Gotcha: NVFP4 31B on L4 has minimal KV cache headroom

Symptom

Error code: 400 - This model's maximum context length is 4096 tokens.
However, you requested 1024 output tokens and your prompt contains at
least 3073 input tokens, for a total of at least 4097 tokens.

Hits on the second or third turn of a multi-turn conversation, even with max_model_len=4096. The first turn works fine.

Root cause

The NVFP4 31B model consumes ~21.9 GB per GPU (of 23.0 GB L4 capacity). After the model weights load, only ~642 MiB per GPU remains for KV cache. vLLM allocates 10,432 tokens of KV cache total (with FP8 compression).

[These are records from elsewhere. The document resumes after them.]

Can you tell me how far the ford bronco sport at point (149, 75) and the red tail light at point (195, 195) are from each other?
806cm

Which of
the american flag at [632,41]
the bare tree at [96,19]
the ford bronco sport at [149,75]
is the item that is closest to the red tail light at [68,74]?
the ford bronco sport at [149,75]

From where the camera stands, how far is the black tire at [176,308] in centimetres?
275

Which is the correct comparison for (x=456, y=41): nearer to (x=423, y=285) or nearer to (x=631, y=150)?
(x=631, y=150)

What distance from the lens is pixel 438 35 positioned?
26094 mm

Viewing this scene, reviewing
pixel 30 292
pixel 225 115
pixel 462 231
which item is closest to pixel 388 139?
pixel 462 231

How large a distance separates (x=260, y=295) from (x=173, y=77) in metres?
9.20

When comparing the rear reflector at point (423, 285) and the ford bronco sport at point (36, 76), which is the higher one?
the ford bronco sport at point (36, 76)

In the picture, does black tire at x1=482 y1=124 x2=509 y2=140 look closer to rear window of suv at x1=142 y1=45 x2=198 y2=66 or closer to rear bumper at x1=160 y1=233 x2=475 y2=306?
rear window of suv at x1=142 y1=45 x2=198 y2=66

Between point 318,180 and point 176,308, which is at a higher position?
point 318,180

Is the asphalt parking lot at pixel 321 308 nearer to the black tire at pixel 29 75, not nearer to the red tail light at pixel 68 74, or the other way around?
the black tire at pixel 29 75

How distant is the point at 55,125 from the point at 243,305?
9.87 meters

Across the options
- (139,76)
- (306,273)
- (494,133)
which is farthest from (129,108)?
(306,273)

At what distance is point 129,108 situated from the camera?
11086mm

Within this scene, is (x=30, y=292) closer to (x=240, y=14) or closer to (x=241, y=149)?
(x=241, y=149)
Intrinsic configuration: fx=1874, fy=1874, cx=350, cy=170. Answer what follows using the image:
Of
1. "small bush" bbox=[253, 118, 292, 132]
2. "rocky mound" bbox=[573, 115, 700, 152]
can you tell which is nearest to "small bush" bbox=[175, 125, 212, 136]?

At max_model_len=4096, vLLM can handle 3.58x concurrent requests. But in a multi-turn conversation, the prompt grows with each turn (previous messages + tool calls + tool results). A STIG scan result (even truncated) + previous conversation can exceed 3000 tokens by the second turn.

Fix (multi-pronged)

  1. Keep tool outputs compact. The full STIG scan is 71K chars (~20K tokens). Truncate to the 20 most relevant failing rules (~2K chars). The model doesn't need 270 rules to make a decision.

  2. Increase max_model_len to 8192. With 10,432 tokens of KV cache, 8192 is achievable for a single concurrent request. This gives headroom for multi-turn conversations.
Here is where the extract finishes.